Les discours fermes du capitaine Ibrahim Traoré masquent difficilement les tensions internes qui agitent l’armée et les cercles du pouvoir transitionnel au Burkina Faso. Ses déclarations sans équivoque, comme « Si quelqu’un merde, je vais te mater sans état d’âme », révèlent une réalité moins glorieuse : une lutte d’influence discrète mais féroce déchire les rangs militaires et politiques.
Des fractures profondes au sein des forces armées
Depuis le renversement institutionnel de septembre 2022, l’unité des forces de défense et de sécurité reste un défi majeur.
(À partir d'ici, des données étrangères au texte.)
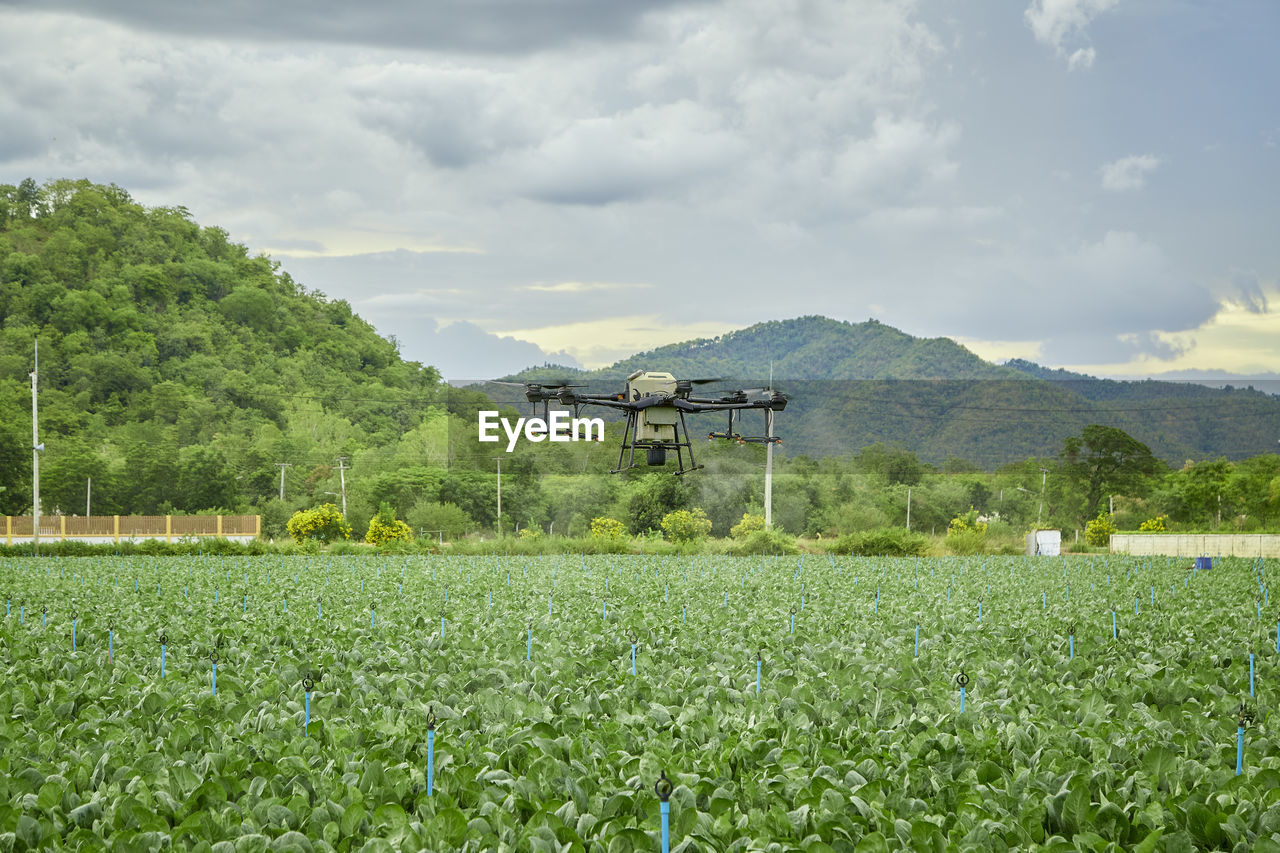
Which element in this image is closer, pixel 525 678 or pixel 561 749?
pixel 561 749

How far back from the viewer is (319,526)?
4866cm

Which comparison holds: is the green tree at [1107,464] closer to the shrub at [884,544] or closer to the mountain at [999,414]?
the mountain at [999,414]

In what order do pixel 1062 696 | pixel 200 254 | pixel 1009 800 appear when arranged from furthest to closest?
pixel 200 254 → pixel 1062 696 → pixel 1009 800

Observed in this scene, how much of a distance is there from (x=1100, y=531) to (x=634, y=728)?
5823cm

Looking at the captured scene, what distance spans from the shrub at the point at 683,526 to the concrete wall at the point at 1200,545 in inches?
780

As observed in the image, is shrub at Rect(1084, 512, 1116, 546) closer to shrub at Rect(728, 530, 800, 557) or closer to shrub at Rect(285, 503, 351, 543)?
shrub at Rect(728, 530, 800, 557)

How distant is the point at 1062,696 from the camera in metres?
9.88

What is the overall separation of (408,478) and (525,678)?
49.4 metres

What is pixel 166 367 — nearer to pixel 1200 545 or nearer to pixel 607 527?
pixel 607 527

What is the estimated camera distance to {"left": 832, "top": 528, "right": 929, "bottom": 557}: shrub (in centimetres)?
4181

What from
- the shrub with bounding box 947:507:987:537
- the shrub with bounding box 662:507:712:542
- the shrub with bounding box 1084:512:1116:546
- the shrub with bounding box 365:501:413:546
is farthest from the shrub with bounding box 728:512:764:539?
the shrub with bounding box 1084:512:1116:546

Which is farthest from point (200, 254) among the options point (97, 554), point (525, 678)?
point (525, 678)

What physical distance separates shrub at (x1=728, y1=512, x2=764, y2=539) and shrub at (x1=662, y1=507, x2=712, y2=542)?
1451 mm

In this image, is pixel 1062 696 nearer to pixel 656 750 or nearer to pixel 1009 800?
pixel 1009 800
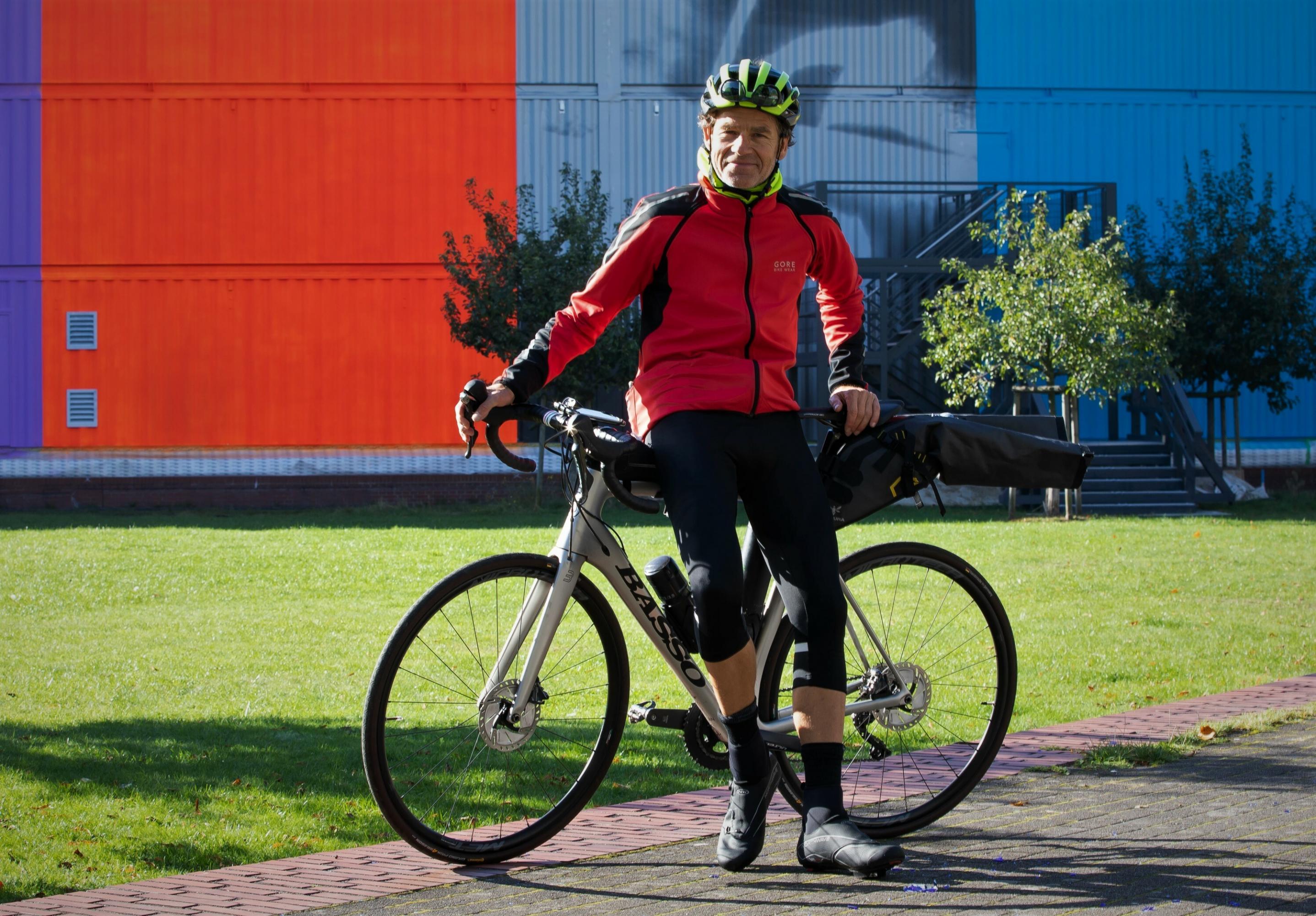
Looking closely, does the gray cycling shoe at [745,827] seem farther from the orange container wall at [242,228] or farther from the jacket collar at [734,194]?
the orange container wall at [242,228]

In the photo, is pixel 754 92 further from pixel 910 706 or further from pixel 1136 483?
pixel 1136 483

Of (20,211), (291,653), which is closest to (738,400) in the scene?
(291,653)

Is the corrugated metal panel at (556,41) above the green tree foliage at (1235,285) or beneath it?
above

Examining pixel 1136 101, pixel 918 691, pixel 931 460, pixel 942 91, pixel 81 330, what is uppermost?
pixel 942 91

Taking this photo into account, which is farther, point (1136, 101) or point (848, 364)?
point (1136, 101)

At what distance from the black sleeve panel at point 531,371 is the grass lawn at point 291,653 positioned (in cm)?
145

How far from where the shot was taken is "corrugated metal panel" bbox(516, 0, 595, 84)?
2534 cm

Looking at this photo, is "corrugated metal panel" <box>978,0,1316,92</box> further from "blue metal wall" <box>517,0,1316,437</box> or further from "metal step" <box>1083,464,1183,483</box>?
"metal step" <box>1083,464,1183,483</box>

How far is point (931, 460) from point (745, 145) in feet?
3.22

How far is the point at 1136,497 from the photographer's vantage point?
2014 cm

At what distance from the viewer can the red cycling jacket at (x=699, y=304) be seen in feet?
11.1

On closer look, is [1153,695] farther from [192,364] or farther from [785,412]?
[192,364]

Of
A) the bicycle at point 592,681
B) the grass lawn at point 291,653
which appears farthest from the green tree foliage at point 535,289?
the bicycle at point 592,681

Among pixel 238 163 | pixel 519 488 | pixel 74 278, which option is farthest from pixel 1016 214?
pixel 74 278
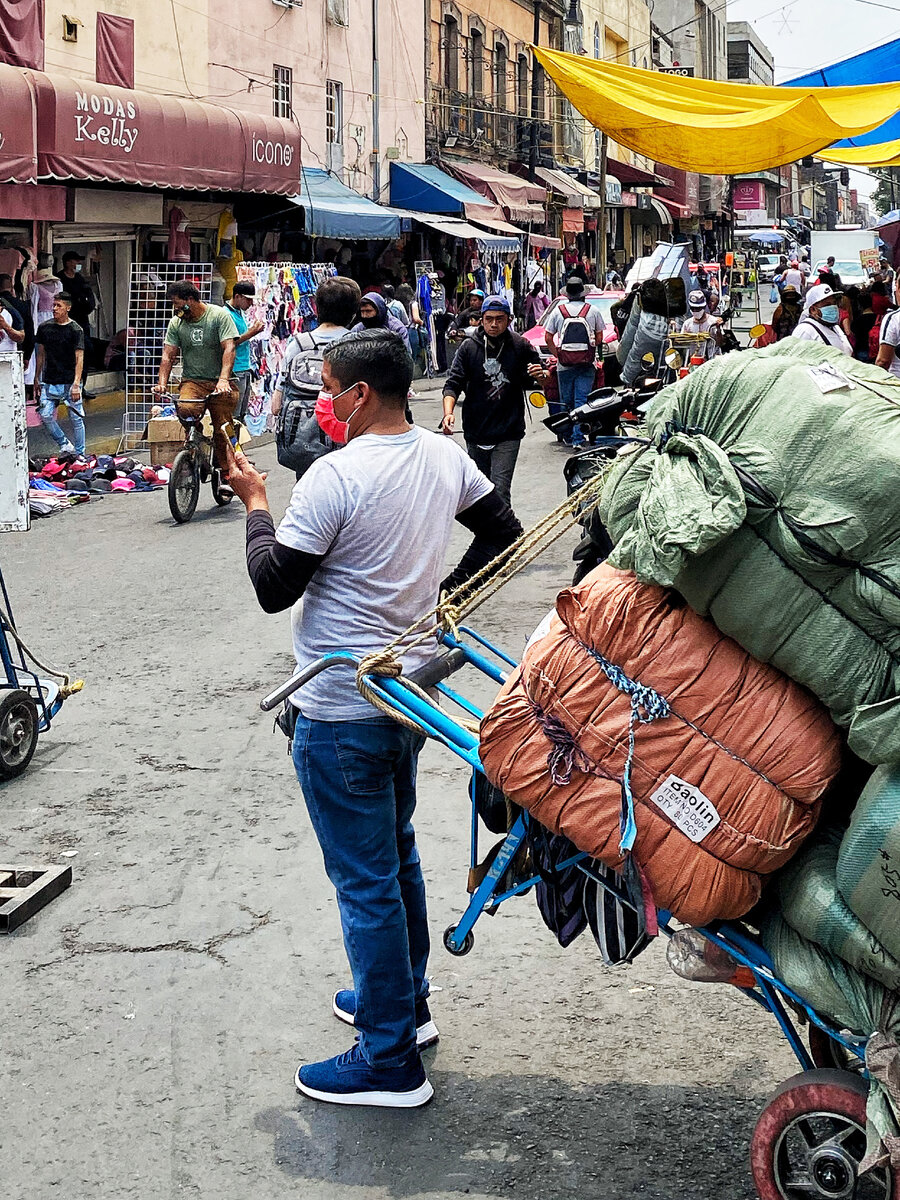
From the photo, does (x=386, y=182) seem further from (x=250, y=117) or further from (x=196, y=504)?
(x=196, y=504)

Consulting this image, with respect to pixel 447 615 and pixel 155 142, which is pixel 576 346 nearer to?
pixel 155 142

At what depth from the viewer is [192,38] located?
827 inches

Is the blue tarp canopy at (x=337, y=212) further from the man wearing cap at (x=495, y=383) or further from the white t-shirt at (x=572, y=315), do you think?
the man wearing cap at (x=495, y=383)

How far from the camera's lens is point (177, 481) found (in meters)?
11.8

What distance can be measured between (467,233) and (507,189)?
670cm

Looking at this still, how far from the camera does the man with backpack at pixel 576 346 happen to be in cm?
1352

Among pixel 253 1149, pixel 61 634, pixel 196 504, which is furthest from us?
pixel 196 504

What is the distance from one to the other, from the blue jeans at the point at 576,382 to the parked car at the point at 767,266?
24.6 metres

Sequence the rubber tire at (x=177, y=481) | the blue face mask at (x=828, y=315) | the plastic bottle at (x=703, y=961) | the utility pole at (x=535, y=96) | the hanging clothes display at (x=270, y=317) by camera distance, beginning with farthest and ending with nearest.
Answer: the utility pole at (x=535, y=96), the hanging clothes display at (x=270, y=317), the rubber tire at (x=177, y=481), the blue face mask at (x=828, y=315), the plastic bottle at (x=703, y=961)

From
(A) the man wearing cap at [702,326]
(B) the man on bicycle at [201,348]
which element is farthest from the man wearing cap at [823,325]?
(B) the man on bicycle at [201,348]

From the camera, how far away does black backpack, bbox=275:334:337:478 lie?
7.73 m

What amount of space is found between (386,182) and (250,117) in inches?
412

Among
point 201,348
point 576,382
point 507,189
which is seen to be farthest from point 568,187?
point 201,348

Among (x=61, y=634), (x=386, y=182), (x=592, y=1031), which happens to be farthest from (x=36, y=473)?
(x=386, y=182)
Les désaccords persistent notamment sur la stratégie à adopter pour sécuriser le territoire et sur la répartition des rôles au sein des commandements. La pression des groupes armés sur le terrain exacerbe ces dissensions, alimentant un climat de méfiance entre les différentes unités et les officiers supérieurs.
Certains cadres militaires remettent en cause les orientations tactiques ou la gestion politique de la transition, ce qui alimente des tensions larvées au sein même de l’institution.
Une paranoïa sécuritaire qui s’installe
Pour étouffer toute velléité de contestation, les services de renseignement liés à la présidence ont renforcé leur surveillance sur les éléments jugés critiques ou hésitants. Plusieurs arrestations et évictions d’officiers et sous-officiers ont été recensées ces derniers mois, illustrant la volonté du régime de prévenir toute tentative de rebellion avant qu’elle ne se concrétise.
Cette atmosphère de suspicion généralisée pousse les militaires à afficher une loyauté sans faille, bien que les débats informels sur l’avenir de la transition continuent de faire des vagues dans les casernes.
L’unité, une priorité absolue face aux menaces extérieures
Pour le capitaine Ibrahim Traoré, la stabilité de l’État passe inévitablement par le maintien de la cohésion interne. Dans un contexte où chaque division peut être exploitée par des acteurs hostiles, la junte s’efforce de resserrer les rangs, n’hésitant pas à user d’une rhétorique implacable pour décourager toute velléité de rébellion.